- O(n!) brute force, n is maxChoosableInteger. T(n)=nT(n-1)

```
bool canIWin(int maxChoosableInteger, int desiredTotal) {
if(!desiredTotal) return 1;
return canWin(~0<<maxChoosableInteger, maxChoosableInteger, desiredTotal);
}
bool canWin(int pool, int maxint, int tot) {
if(tot<=0) return 0;
for(int i=0;i<maxint;i++) {
int mask = 1<<i;
if(pool & mask) continue;
pool|=mask;
if(!canWin(pool,maxint, tot-i-1)) return 1;
pool^=mask;
}
return 0;
}
```

- O(n2^n) Memoization. There is redundant computation in #1. A state with a pool and total may be computed many times. So we can cache the state and reuse it. At first glance, it seems that a state is determined by two values, the pool and the total. However, since the initial total is known, the remaining total is known given the pool. So a state can be identified by the pool only.

```
bool canIWin(int maxChoosableInteger, int desiredTotal) {
if(!desiredTotal) return 1;
if(maxChoosableInteger*(maxChoosableInteger+1)/2<desiredTotal) return 0;
unordered_map<int,char> mem;
return canWin(~0<<maxChoosableInteger, maxChoosableInteger, desiredTotal, mem);
}
bool canWin(int pool, int maxint, int tot, unordered_map<int,char>& mem) {
if(tot<=0) return 0;
auto it = mem.find(pool);
if(it != mem.end()) return it->second;
for(int i=0;i<maxint;i++) {
int mask = 1<<i;
if(pool & mask) continue;
pool|=mask;
if(!canWin(pool,maxint,tot-i-1,mem)) return mem[pool^=mask]=1;
pool^=mask;
}
return mem[pool] = 0;
}
```

- Iterative dp.
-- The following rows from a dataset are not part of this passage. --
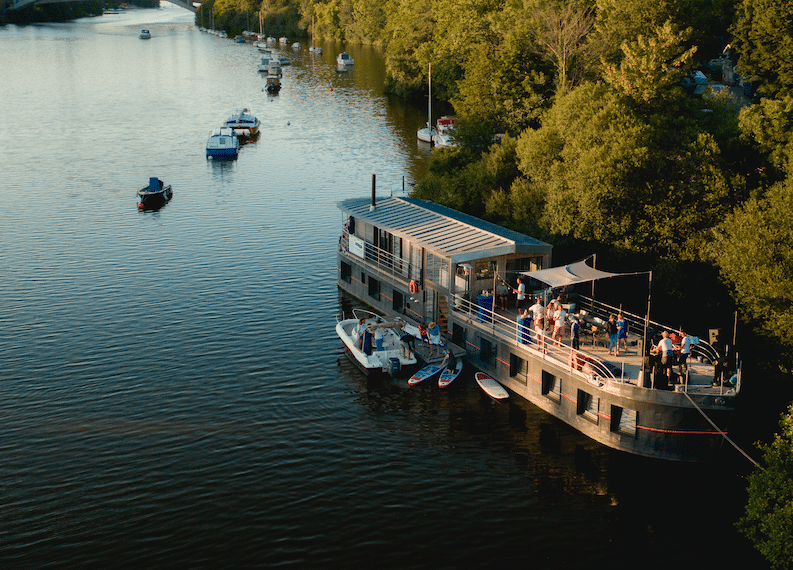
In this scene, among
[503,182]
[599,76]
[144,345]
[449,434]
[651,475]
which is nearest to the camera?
[651,475]

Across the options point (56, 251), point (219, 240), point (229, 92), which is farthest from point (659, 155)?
point (229, 92)

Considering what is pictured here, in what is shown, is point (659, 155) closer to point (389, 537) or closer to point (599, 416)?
point (599, 416)

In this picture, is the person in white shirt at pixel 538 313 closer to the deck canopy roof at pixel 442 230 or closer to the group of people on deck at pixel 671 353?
the deck canopy roof at pixel 442 230

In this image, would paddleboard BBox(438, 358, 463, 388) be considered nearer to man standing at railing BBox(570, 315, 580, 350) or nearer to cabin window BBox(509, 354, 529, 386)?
cabin window BBox(509, 354, 529, 386)

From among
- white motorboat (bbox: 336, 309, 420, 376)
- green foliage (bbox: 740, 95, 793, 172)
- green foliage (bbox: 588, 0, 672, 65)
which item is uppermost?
green foliage (bbox: 588, 0, 672, 65)

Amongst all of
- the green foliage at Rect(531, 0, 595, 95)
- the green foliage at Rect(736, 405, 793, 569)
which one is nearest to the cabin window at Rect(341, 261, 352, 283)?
the green foliage at Rect(531, 0, 595, 95)
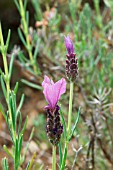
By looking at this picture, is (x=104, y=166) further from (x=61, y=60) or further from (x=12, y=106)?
(x=12, y=106)

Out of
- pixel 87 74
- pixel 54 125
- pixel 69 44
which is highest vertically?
pixel 87 74

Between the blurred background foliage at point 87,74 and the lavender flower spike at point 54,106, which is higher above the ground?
the blurred background foliage at point 87,74

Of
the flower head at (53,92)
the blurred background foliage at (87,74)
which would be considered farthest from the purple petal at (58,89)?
the blurred background foliage at (87,74)

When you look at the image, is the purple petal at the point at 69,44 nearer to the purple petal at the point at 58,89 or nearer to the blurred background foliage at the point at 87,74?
the purple petal at the point at 58,89

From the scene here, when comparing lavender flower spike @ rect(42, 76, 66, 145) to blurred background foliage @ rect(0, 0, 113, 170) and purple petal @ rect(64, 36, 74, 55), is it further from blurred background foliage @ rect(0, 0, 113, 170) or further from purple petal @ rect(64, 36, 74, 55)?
blurred background foliage @ rect(0, 0, 113, 170)

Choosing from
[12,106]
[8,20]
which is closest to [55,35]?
[12,106]

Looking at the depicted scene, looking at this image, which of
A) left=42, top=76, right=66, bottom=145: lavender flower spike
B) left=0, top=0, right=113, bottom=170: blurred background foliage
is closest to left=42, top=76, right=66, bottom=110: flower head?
left=42, top=76, right=66, bottom=145: lavender flower spike

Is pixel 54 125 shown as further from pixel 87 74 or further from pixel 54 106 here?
pixel 87 74

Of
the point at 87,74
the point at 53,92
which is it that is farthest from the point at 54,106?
the point at 87,74
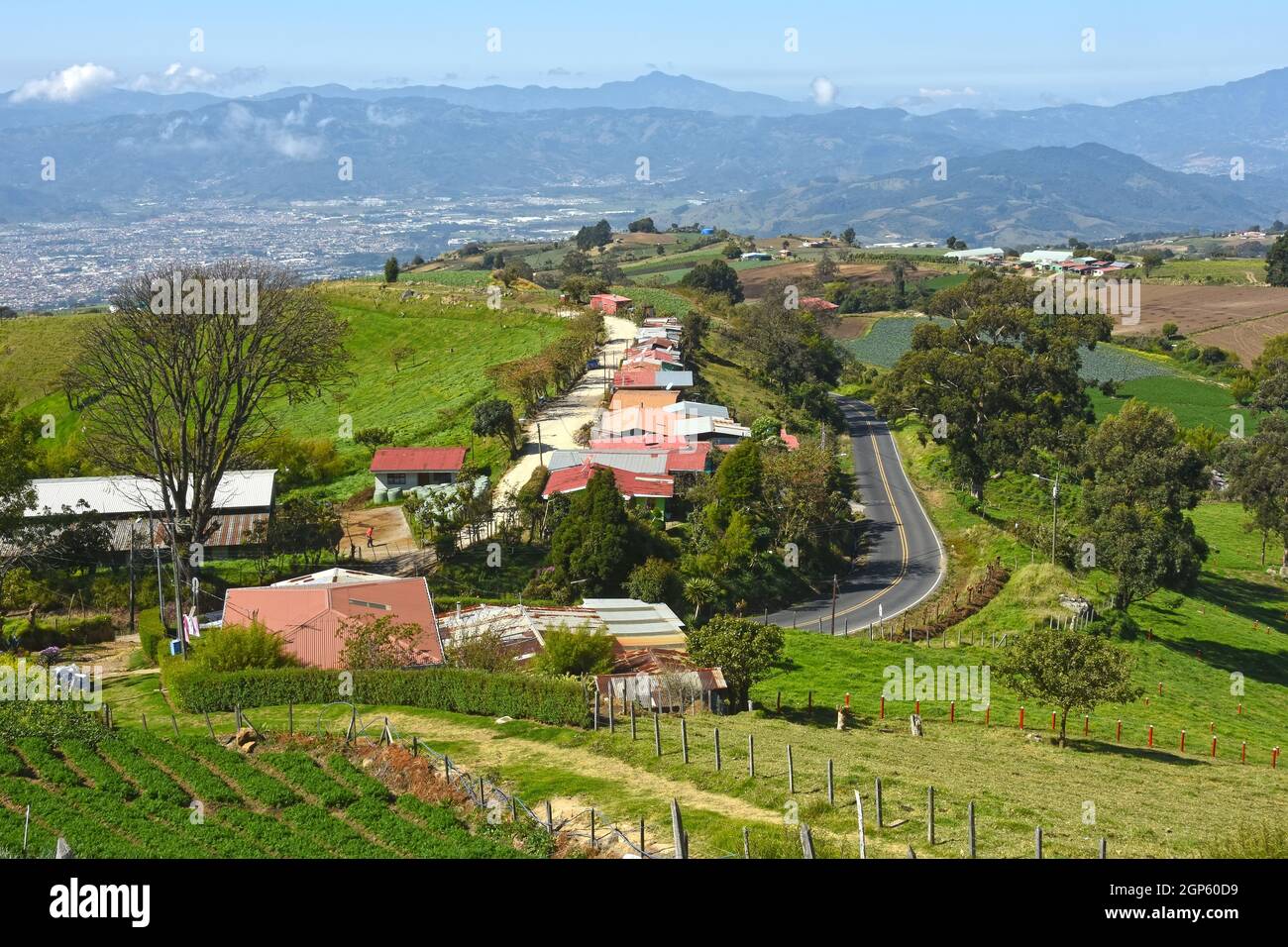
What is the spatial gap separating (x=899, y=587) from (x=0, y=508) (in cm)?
3878

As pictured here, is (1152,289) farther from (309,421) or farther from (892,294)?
(309,421)

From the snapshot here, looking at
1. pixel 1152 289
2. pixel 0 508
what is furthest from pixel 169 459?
pixel 1152 289

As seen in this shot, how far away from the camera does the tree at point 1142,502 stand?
160ft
For most dp problems, the next step is to transform recursion with memoization to iterative dp. However, that does not help and is actually pretty bad for this problem. In iterative dp, we have to visit all the 2^n states to get the result. In #2 DFS with memoization, DFS terminates as soon as it finds a way to win. The worst case O(n2^n) rarely happens. So if DFS has early termination condition, then it should be better than dp that visits all the states. Similar problems are word break and Concatenated Words.